■ Input:

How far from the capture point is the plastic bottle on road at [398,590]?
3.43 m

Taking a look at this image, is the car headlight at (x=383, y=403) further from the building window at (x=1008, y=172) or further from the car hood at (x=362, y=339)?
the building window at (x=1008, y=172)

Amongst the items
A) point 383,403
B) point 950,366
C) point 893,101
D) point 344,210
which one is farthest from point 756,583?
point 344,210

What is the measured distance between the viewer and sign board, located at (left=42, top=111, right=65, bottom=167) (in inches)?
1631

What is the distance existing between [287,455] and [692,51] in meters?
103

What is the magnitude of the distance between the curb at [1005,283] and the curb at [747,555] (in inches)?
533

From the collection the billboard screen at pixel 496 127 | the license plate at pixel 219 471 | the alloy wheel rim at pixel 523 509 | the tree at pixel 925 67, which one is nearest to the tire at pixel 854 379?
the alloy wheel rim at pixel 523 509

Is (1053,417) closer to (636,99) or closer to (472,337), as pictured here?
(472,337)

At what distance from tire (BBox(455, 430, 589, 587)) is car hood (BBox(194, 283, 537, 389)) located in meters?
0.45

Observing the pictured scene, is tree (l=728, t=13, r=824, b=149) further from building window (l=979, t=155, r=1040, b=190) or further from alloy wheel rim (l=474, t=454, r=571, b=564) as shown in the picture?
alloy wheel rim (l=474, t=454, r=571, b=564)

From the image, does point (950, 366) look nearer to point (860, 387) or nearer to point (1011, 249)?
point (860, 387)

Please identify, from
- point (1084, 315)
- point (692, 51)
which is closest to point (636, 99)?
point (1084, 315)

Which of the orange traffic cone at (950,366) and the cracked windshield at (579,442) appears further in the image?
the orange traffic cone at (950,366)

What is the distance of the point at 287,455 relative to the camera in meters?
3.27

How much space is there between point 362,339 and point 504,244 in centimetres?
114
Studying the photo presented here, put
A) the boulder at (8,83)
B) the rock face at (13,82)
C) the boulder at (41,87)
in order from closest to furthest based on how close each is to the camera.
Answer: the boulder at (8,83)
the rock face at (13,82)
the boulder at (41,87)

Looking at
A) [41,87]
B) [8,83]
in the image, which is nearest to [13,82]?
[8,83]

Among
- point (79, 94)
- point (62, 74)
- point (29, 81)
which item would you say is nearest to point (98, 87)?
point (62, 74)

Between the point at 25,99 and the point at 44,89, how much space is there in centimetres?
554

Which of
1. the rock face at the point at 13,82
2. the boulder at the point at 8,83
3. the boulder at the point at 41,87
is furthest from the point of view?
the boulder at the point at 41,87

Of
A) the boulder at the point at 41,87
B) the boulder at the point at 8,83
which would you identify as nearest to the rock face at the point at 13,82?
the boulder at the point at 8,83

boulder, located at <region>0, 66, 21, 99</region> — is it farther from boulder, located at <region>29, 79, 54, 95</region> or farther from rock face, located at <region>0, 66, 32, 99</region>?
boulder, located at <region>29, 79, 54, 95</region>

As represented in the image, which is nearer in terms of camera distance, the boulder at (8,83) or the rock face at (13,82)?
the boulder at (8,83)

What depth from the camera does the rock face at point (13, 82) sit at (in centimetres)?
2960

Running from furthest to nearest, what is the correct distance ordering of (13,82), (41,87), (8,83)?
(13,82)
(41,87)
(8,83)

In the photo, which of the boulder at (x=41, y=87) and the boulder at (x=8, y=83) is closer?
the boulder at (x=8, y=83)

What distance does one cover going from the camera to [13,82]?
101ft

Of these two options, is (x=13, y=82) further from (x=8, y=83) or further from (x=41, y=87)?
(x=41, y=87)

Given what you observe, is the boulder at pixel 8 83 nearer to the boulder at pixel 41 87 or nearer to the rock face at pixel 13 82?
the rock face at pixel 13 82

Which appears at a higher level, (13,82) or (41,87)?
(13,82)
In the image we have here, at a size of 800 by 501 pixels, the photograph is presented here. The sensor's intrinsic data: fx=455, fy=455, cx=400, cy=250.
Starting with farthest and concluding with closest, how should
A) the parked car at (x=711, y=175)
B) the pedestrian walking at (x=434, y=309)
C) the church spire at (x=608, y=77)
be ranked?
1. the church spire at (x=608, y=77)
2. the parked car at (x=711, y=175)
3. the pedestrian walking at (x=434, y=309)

■ Set task: Arrange the lines starting at the one containing "Of these two" and ending at the final line of the rows as a Markdown table with the columns No. and Text, numbering each line and omitting blank lines.

■ Task solution:
| No. | Text |
|---|---|
| 1 | Of these two options, is (x=13, y=82) further from (x=8, y=83) or further from (x=41, y=87)? |
| 2 | (x=41, y=87) |
| 3 | Given what you observe, is the boulder at pixel 8 83 nearer to the boulder at pixel 41 87 or nearer to the rock face at pixel 13 82? |
| 4 | the rock face at pixel 13 82 |
| 5 | Which appears at a higher level, (13,82) or (41,87)? |
| 6 | (13,82) |
| 7 | In the image we have here, at a size of 800 by 501 pixels, the photograph is presented here. The sensor's intrinsic data: fx=455, fy=455, cx=400, cy=250. |
| 8 | Starting with farthest and concluding with closest, how should |
| 9 | A) the parked car at (x=711, y=175) |
| 10 | B) the pedestrian walking at (x=434, y=309) |
| 11 | C) the church spire at (x=608, y=77) |
| 12 | be ranked? |
| 13 | 1. the church spire at (x=608, y=77) |
| 14 | 2. the parked car at (x=711, y=175) |
| 15 | 3. the pedestrian walking at (x=434, y=309) |